What’s an issue or two that you plan to be heavily involved in next year’s session?

Well, first would be the EFA funding formula. But a very close second would be reforming how we tax as a state. Our tax code has 112 sales tax loopholes. There is no rhyme or reason to these tax breaks; they range from portable toilet rentals to time shares, newspapers to direct mail postage, amusement park machinery to manufactured housing. It makes no sense to have a tax system that encourages private parties to fight over obtaining public favors. When it becomes profitable for them to put time and money into lobbying politicians for favors, then that is precisely what they will do. The bottom line is that no South Carolinian should get special treatment at the expense of another and all special sales tax breaks to expire by a certain date unless a new law is passed to keep them. Some exemptions, such as the one on grocery sales, make sense and are broad-based. But since the 112 special tax breaks represent about $2.5 billion annually, closing even a fraction of them would result in a huge revenue increase. That new revenue should then be used to lower the state sales tax and the state income tax across the board so that everyone pays lower taxes, not just the politically connected. Lower taxes for everyone promotes free market entrepreneurship and discovery – the true sources of prosperity. That new revenue should under no circumstance, however, be used to increase state spending. Yes, there have been substantial budget cuts in the past two years, but state government spending grew by 41 percent in the four years prior. State government has enough money to discharge core functions if it is forced – as private households are – to spend wisely.

I also need to make sure the new ocean terminal being planned for Jasper County stays on track. Geographically, the Jasper County site has everything working in its favor. It is much closer to the ocean than Savannah’s terminal. It is also close to an excellent system of interstate highways and it is accessible by rail. And it is a surrounded by thousands of undeveloped acres that could easily support maritime and commercially related infrastructure. Moreover, South Carolina and Georgia have recognized that each has the power to stop the other’s independent development of the terminal – the South Carolina legislature even made a cooperative effort part of state law. And working together the two states have made impressive strides. Lawsuits have been dismissed, title to the port site has been conveyed by Georgia to a bi-state partnership and engineering for the terminal is underway. But there are a few legislators in South Carolina who now want to undo that state policy, believing that building a new port in Jasper County is a zero-sum game – that gains there do mean losses for the port in Charleston. That is wrong and short sighted: market studies show that over the next 15 to 20 years, shippers will need our region to annually handle millions of TEUs (“twenty-foot equivalency units,” or shipping boxes) that the ports in Charleston and Savannah are not large enough to handle. A new port in Jasper County could meet this surplus demand. If South Carolina and Georgia continue to work together, our region will become the most powerful shipping entry point on the East coast. And if we fail to build the new port, of course, the projected unmet demand, and the economic benefits of meeting it, will go elsewhere (most likely to the port in Norfolk).

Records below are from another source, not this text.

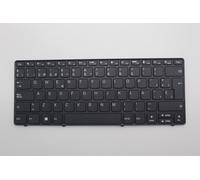 Originale 5N21L44167 Lenovo THINKPAD Tastiera Spagnola 300w Yoga Gen 4, 500w Yog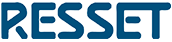 RESSET金融研究数据库 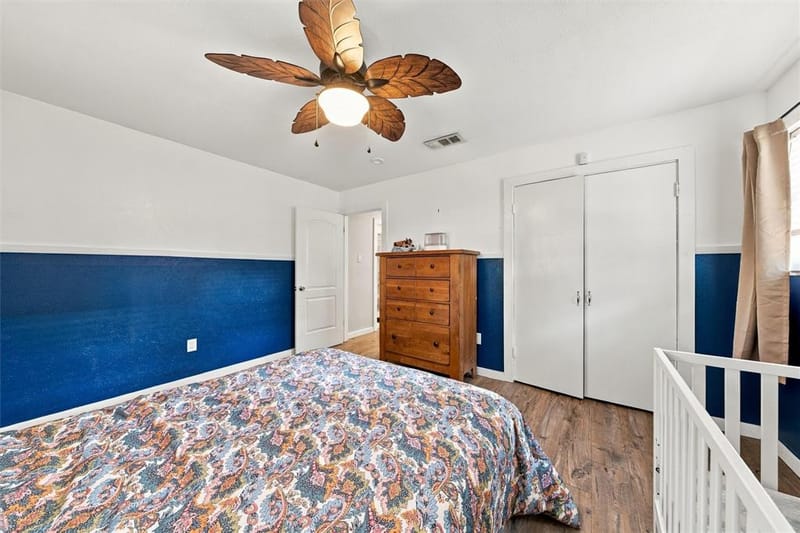 1001 Rambler Drive, Waco TX 76710 - Photo 25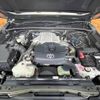 toyota hilux 2021 -TOYOTA--Hilux 3DF-GUN125--GUN125-3926170---TOYOTA--Hilux 3DF-GUN125--GUN125-3926170- image 18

Tell our readers about an interesting, but often-overlooked, place - or two - in your district that is well worth their time to visit.

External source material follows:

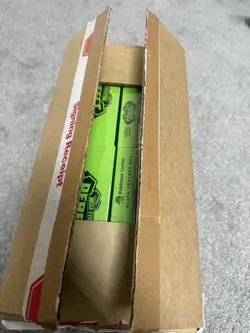Pokemon TCG Perfect Order Pokemon Center Elite Trainer Box ETB x4 | New Sealed ✅ - Image 4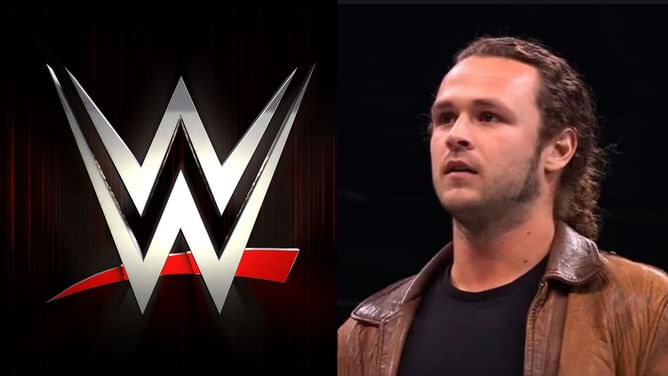 60-year-old former WWE star coming out of retirement after 10 years to face Jungle Boy on AEW Dynamite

Daufuskie Island is incredible. You can only get there by boat, so that’s why it’s often overlooked. On the boat ride over you see dolphins everywhere; it’s truly amazing. There are very few cars or paved roads on the island, and being there is like stepping back in time. And since there are only about 430 permanent residents, everybody knows everyone. If you’re ever in the Lowcountry, definitely make the time for a visit.

1 Response to "Inside Interview: State Senator Tom Davis"

  1. Anonymous 29/12/09 09:07
    Really smart guy - most of the time... needs to shake off the Sanford-ite wrappings (that includes backing Haley VERY prematurely in this election cycle).